### Task directions
All that is wanted is the line with "меф Фёдоровский" and each line after it to the end of the data below, set down exactly and without pictures.

....

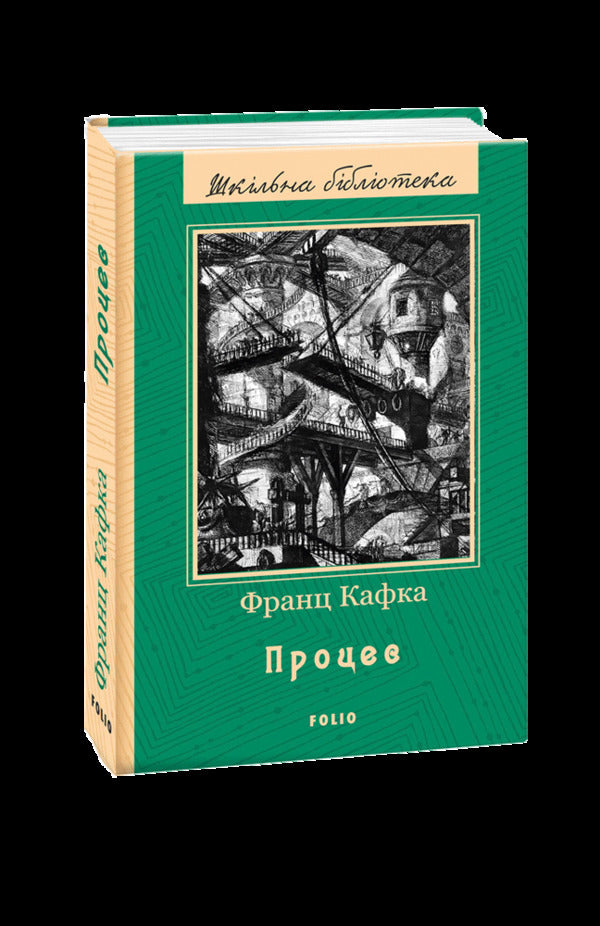 Process / Процес Франц Кафка 978-966-03-7989-3-1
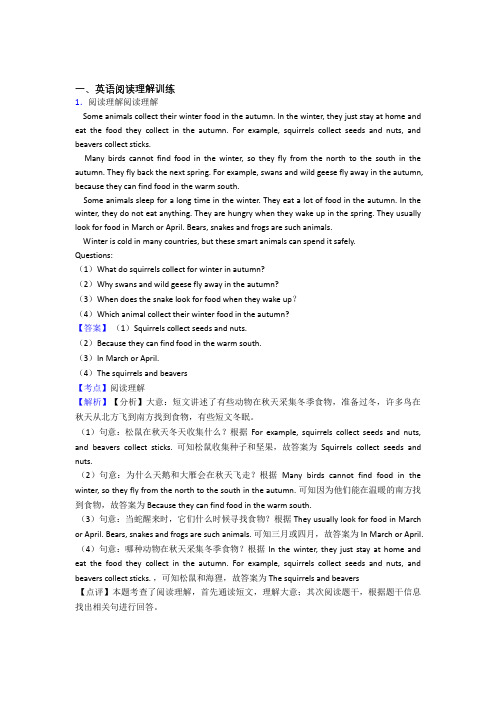 六年级【小学英语】外研版版 阅读理解专题练习(及答案)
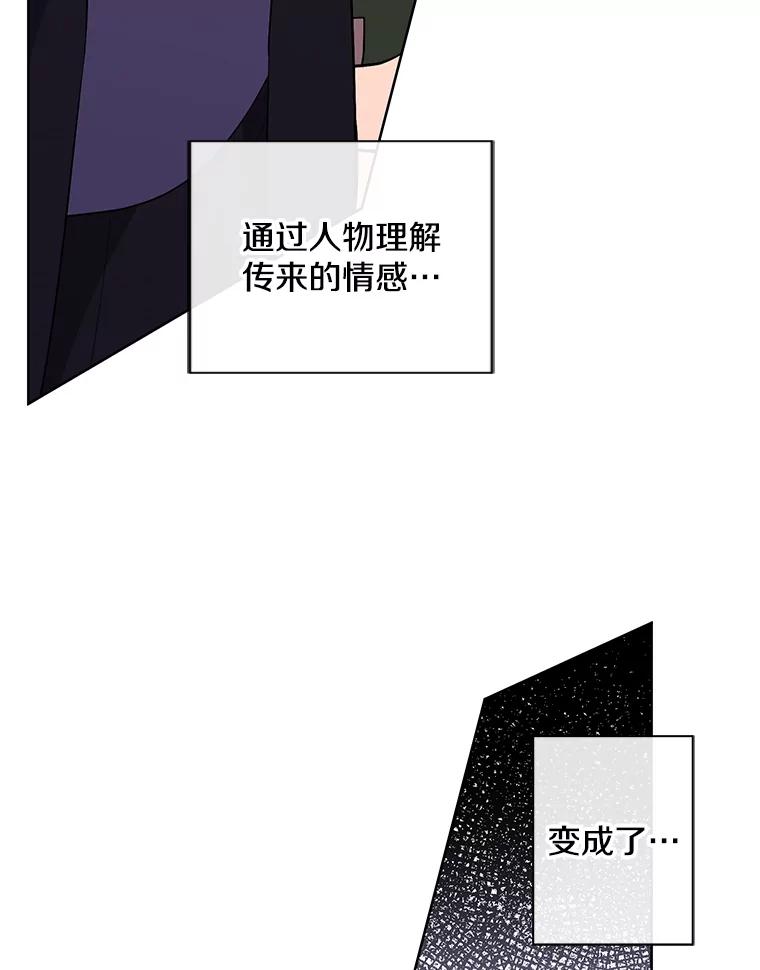 《我在小说里当无赖》164.偶遇黑魔法师 第16页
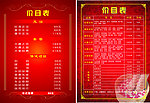 大唐足浴价格表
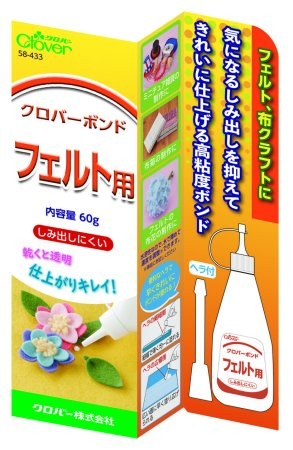 Clover Bond for Felt Mini 20g (CL58-434)
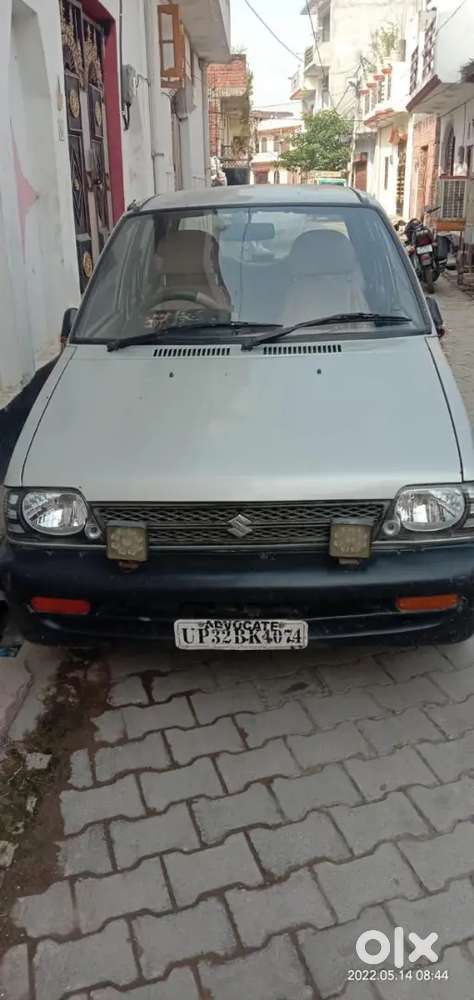 Jisko Lena Hain Wahi Msg Kare 45 K Niche Nahi Mil Payegi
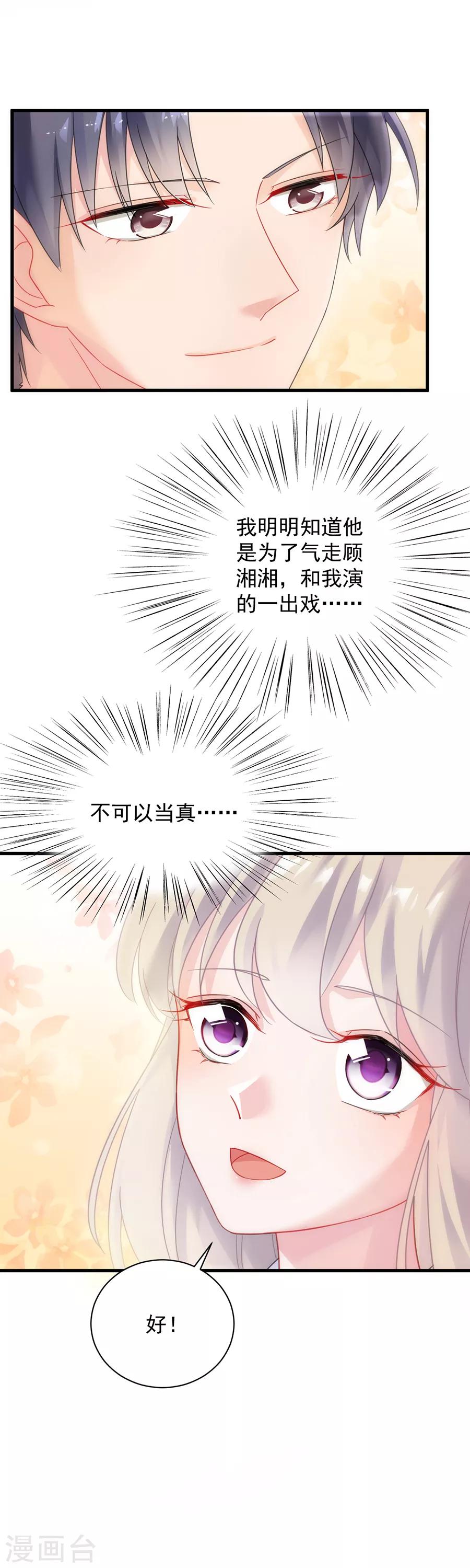 第2季54话-第219话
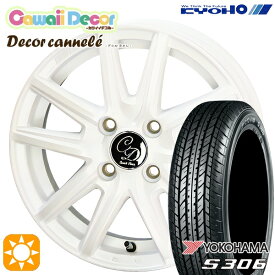 【取付対象】N-BOX 155/65R14 75S ヨコハマ S306 KYOHO カワイイデコル カヌレ ルミエールホワイト 14インチ 4.5J 4H100 サマータイヤホイールセット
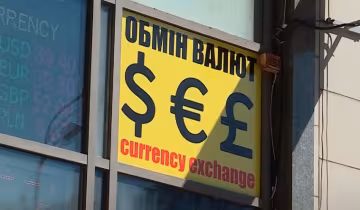 Обмінник. Фото: скриншот з відео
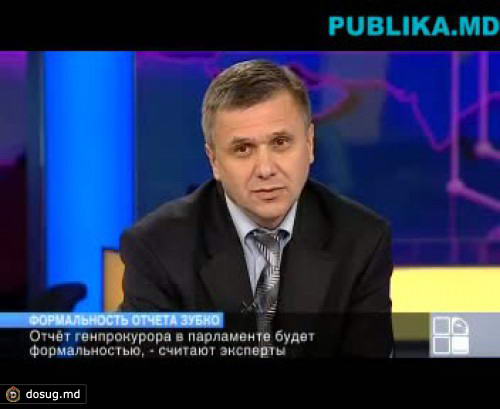 "Отчет генерального прокурора в парламенте будет формальным"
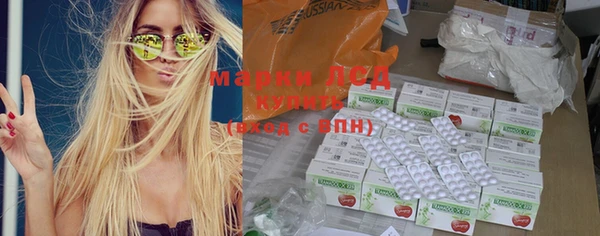 меф Фёдоровский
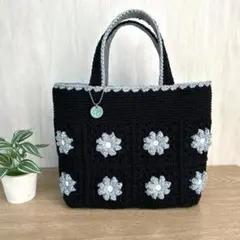 モチーフ編みバッグ　ぷっくりお花　黒Xくすみブルー　かぎ針編みバッグ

....

### Result
 меф Фёдоровский
 モチーフ編みバッグ　ぷっくりお花　黒Xくすみブルー　かぎ針編みバッグ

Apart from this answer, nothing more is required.